Over 5,000 DYFI members, demanding early completion of delayed railway projects in the northeastern region, staged a demonstration at the NFR headquarters at Maligaon Wednesday.
Earlier, they took out a rally through different areas of Guwahati city.
Communist Party of India-Marxist (CPI-M) Rajya Sabha member Jharna Das Baidya and party leader Uddhab Barman led the rally and demonstration.
The agitators submitted a memorandum to the Northeast Frontier Railway (NFR) General Manager R.S. Virdi.
"We shall intensify our stir to force the NFR authorities to complete the railway projects at the earliest," DYFI Tripura unit president Tapas Datta told IANS.
He said over 500 DYFI (Democratic Youth Federation of India) and TYF (Tribal Youth Federation) activists, accompanied by artists and singers, arrived in Guwahati Tuesday night by bus after travelling 600 km from Agartala.
The activists had earlier planned to take a train but changed their plan in view of the violent situation in different parts of Assam over statehood-related protests.
Both DYFI and TYF are the youth wings of CPI-M.
DYFI Secretary Amal Chakraborty said: "Paucity of funds has held up many railway projects, including those declared national projects by Prime Minister Manmohan Singh. Both the government of India and the NFR authorities are reluctant to complete those projects."
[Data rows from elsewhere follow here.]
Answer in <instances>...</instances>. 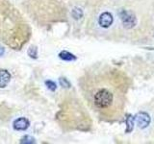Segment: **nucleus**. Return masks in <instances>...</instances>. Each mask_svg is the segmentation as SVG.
<instances>
[{
	"label": "nucleus",
	"mask_w": 154,
	"mask_h": 144,
	"mask_svg": "<svg viewBox=\"0 0 154 144\" xmlns=\"http://www.w3.org/2000/svg\"><path fill=\"white\" fill-rule=\"evenodd\" d=\"M79 86L89 107L100 118L115 121L122 116L129 81L122 70L96 64L84 72Z\"/></svg>",
	"instance_id": "obj_1"
},
{
	"label": "nucleus",
	"mask_w": 154,
	"mask_h": 144,
	"mask_svg": "<svg viewBox=\"0 0 154 144\" xmlns=\"http://www.w3.org/2000/svg\"><path fill=\"white\" fill-rule=\"evenodd\" d=\"M30 34L21 14L8 0H0V40L14 49H20Z\"/></svg>",
	"instance_id": "obj_2"
},
{
	"label": "nucleus",
	"mask_w": 154,
	"mask_h": 144,
	"mask_svg": "<svg viewBox=\"0 0 154 144\" xmlns=\"http://www.w3.org/2000/svg\"><path fill=\"white\" fill-rule=\"evenodd\" d=\"M136 121L138 123V126L143 129L146 126H148L149 123H150V117L146 112H139L136 115Z\"/></svg>",
	"instance_id": "obj_3"
},
{
	"label": "nucleus",
	"mask_w": 154,
	"mask_h": 144,
	"mask_svg": "<svg viewBox=\"0 0 154 144\" xmlns=\"http://www.w3.org/2000/svg\"><path fill=\"white\" fill-rule=\"evenodd\" d=\"M113 16L110 13H103L101 16H99V25L103 28H108L112 25L113 23Z\"/></svg>",
	"instance_id": "obj_4"
},
{
	"label": "nucleus",
	"mask_w": 154,
	"mask_h": 144,
	"mask_svg": "<svg viewBox=\"0 0 154 144\" xmlns=\"http://www.w3.org/2000/svg\"><path fill=\"white\" fill-rule=\"evenodd\" d=\"M28 127H29V121L24 117L17 118L14 122V128L17 130V131H23V130H26Z\"/></svg>",
	"instance_id": "obj_5"
},
{
	"label": "nucleus",
	"mask_w": 154,
	"mask_h": 144,
	"mask_svg": "<svg viewBox=\"0 0 154 144\" xmlns=\"http://www.w3.org/2000/svg\"><path fill=\"white\" fill-rule=\"evenodd\" d=\"M122 22L126 27H132L133 25L136 24V18H135L133 16H131V14L127 13V12H123L122 14Z\"/></svg>",
	"instance_id": "obj_6"
},
{
	"label": "nucleus",
	"mask_w": 154,
	"mask_h": 144,
	"mask_svg": "<svg viewBox=\"0 0 154 144\" xmlns=\"http://www.w3.org/2000/svg\"><path fill=\"white\" fill-rule=\"evenodd\" d=\"M10 79H11V75H10V73L7 70L4 69L0 70V88L6 86V85L9 83Z\"/></svg>",
	"instance_id": "obj_7"
},
{
	"label": "nucleus",
	"mask_w": 154,
	"mask_h": 144,
	"mask_svg": "<svg viewBox=\"0 0 154 144\" xmlns=\"http://www.w3.org/2000/svg\"><path fill=\"white\" fill-rule=\"evenodd\" d=\"M59 56H60L61 59L65 60V61H73L76 59L74 55H72L71 53L67 52V51H62L59 54Z\"/></svg>",
	"instance_id": "obj_8"
},
{
	"label": "nucleus",
	"mask_w": 154,
	"mask_h": 144,
	"mask_svg": "<svg viewBox=\"0 0 154 144\" xmlns=\"http://www.w3.org/2000/svg\"><path fill=\"white\" fill-rule=\"evenodd\" d=\"M45 85L47 86V88H49L50 90H52V91H54L56 89V88H57L56 84L54 83V82H52V81H46Z\"/></svg>",
	"instance_id": "obj_9"
},
{
	"label": "nucleus",
	"mask_w": 154,
	"mask_h": 144,
	"mask_svg": "<svg viewBox=\"0 0 154 144\" xmlns=\"http://www.w3.org/2000/svg\"><path fill=\"white\" fill-rule=\"evenodd\" d=\"M82 14H83V13H82V11L79 9H75L72 11V16H73L75 18H80L82 16Z\"/></svg>",
	"instance_id": "obj_10"
},
{
	"label": "nucleus",
	"mask_w": 154,
	"mask_h": 144,
	"mask_svg": "<svg viewBox=\"0 0 154 144\" xmlns=\"http://www.w3.org/2000/svg\"><path fill=\"white\" fill-rule=\"evenodd\" d=\"M28 54L30 55L32 58H36L37 57V48L35 47H31L28 51Z\"/></svg>",
	"instance_id": "obj_11"
},
{
	"label": "nucleus",
	"mask_w": 154,
	"mask_h": 144,
	"mask_svg": "<svg viewBox=\"0 0 154 144\" xmlns=\"http://www.w3.org/2000/svg\"><path fill=\"white\" fill-rule=\"evenodd\" d=\"M60 84H61L62 86H64V88H69V83L65 78H61L60 79Z\"/></svg>",
	"instance_id": "obj_12"
},
{
	"label": "nucleus",
	"mask_w": 154,
	"mask_h": 144,
	"mask_svg": "<svg viewBox=\"0 0 154 144\" xmlns=\"http://www.w3.org/2000/svg\"><path fill=\"white\" fill-rule=\"evenodd\" d=\"M4 52H5V49H4V47L0 45V57H1L3 54H4Z\"/></svg>",
	"instance_id": "obj_13"
}]
</instances>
"Besides the new railway lines in the northeastern states, gauge conversion works between Lumding (200 km north of Guwahati) and Agartala, and Agartala-Sabroom (in southern Tripura) railway extension are delayed due to the central government's negligence," he said.
The then prime minister H.D. Deve Gowda had laid the foundation stone for conversion of Lumding-Agartala metre gauge track to broad gauge in January 1996.
The cost of the project has escalated to Rs.2,800 crore from Rs.648 crore in 1996.
The broad gauge railway line from Guwahati passes through Lumding (in Assam's Nagaon district), connecting Agartala and parts of Manipur, Mizoram and southern Assam with the rest of India by a single 109-year-old metre-gauge railway track.
Agartala is one of the newest stations of the Indian Railways, and came up on the country's rail map in October 2008.
"After a series of movements since 1952, the metre-gauge railway track was extended from Lumding to Agartala in 2008," Tapas Datta regretted.
According to the Left Leaders, the DYFI and TYF activists have been organising protest rallies in Tripura and Assam over the past three months to make Wednesday's demonstration programme in Maligaon a success.